Tucson Industrial Market Sees Soaring Demand

In Q2 2021, Tucson industrial and flex space of all types remained the darling during tumultuous pandemic times and for the foreseeable future. E-commerce and expanded consumer buying power drove logistics and fulfillment demand and a 5.5% vacancy rate in the market.

Supply and Demand

Construction and home building have driven supplier and contractor activity with 256,000 square feet of positive absorption during the second quarter.

Overall market vacancy has remained at a steady level for three consecutive quarters. Limited inventory has been the impetus for speculative and build-to-suit construction by Harsch, Daybreak, and other developers, with opportunity in the speculative industrial market in Tucson not seen in recent times.

Pricing

Improved business park sales are at a high point not previously seen, both for small lots for end-users and larger parcels or assemblages for major employers and warehousing operations. A feverish investment climate with inbound money from out-of-state seeking yield has pushed sale prices up and cap rates down, with some sales in the 6% range and pricing up 10%-15% over the previous year.

Sales volume for the first half of 2021 more than doubled that of the same period in 2020, despite the limited inventory. Given the tight market, sellers are challenged to place their proceeds. User buildings are moving as quickly as they can be listed for sale, close to or at asking prices.

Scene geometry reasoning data
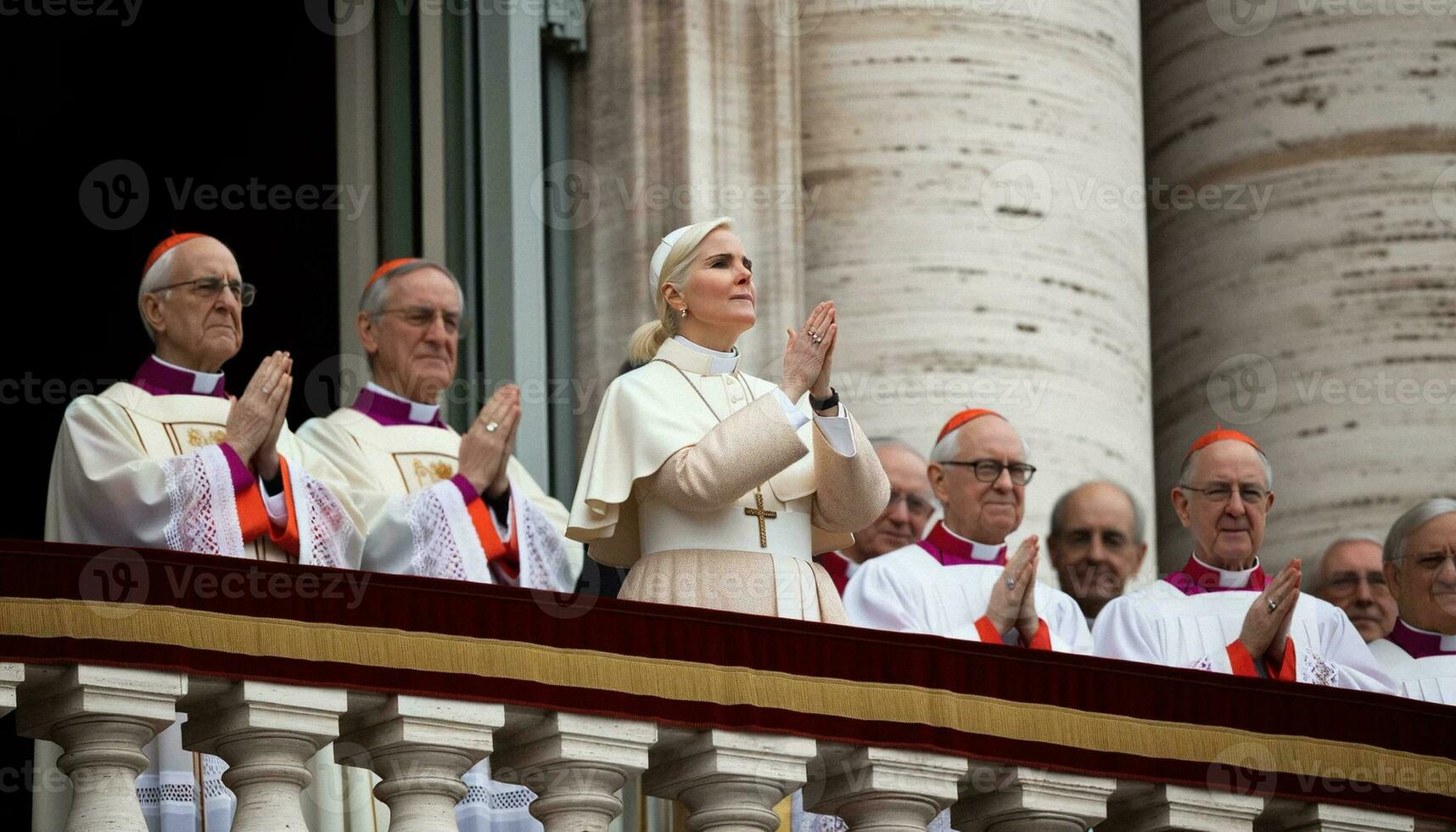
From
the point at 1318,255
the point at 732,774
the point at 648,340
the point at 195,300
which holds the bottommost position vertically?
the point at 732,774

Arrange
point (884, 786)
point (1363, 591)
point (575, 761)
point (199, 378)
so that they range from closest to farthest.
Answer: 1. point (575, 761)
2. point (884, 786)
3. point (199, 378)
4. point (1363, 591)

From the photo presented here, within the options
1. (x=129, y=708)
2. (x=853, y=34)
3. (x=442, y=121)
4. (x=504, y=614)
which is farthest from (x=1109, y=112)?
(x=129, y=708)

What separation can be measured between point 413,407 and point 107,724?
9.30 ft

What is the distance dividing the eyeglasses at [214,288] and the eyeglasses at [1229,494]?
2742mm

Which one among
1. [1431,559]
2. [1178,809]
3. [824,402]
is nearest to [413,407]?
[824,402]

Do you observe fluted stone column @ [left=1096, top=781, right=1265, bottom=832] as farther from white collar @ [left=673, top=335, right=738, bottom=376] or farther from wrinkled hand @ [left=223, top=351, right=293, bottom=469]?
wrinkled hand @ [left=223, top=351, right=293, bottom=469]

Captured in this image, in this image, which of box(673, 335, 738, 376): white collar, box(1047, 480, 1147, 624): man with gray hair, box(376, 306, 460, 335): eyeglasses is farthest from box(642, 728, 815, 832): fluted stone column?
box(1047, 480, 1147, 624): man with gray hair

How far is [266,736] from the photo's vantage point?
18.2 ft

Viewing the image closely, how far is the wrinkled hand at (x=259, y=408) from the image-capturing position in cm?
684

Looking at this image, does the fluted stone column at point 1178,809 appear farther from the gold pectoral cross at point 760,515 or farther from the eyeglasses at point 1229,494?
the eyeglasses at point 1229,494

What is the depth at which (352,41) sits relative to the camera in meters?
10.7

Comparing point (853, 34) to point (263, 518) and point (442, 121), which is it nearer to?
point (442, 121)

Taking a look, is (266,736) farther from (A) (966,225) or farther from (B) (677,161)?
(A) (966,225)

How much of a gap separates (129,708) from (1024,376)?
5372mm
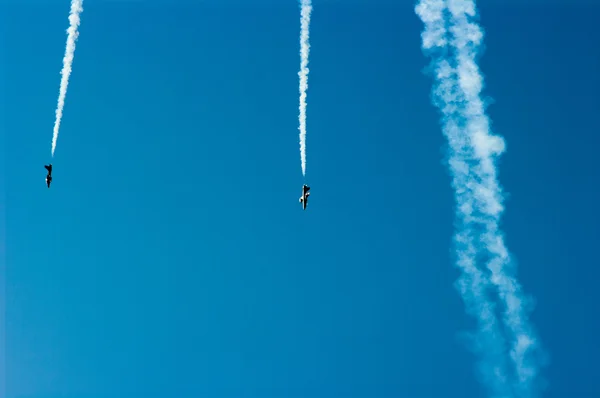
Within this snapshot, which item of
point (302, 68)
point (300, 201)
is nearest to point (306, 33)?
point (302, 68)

What to do
Write the next part of the report on the Tucson industrial market, picking up after its final sentence.

Your response
With quality leasable inventory depleting, many landlords are positioned to recast leases and drive increased value. Inflationary pressures are on the horizon, thus structuring leases properly is a key factor for savvy landlords.

Tucson and Arizona’s Economy

In Q2 2021, the Tucson market recorded nonfarm employment of 380,400 jobs. The unemployment rate improved dramatically from 8.3% in May 2020 to 6.8%, as the effects of the pandemic began to normalize. Median household income decreased by 11.9% compared to Q2 2020. Arizona’s April retail sales grew 45.5% year-over-year with housing permits up a full 71.0%. Single family home sales volume was up 12.0% year-over-year through June and the median sales price increased 25.1% for the same period.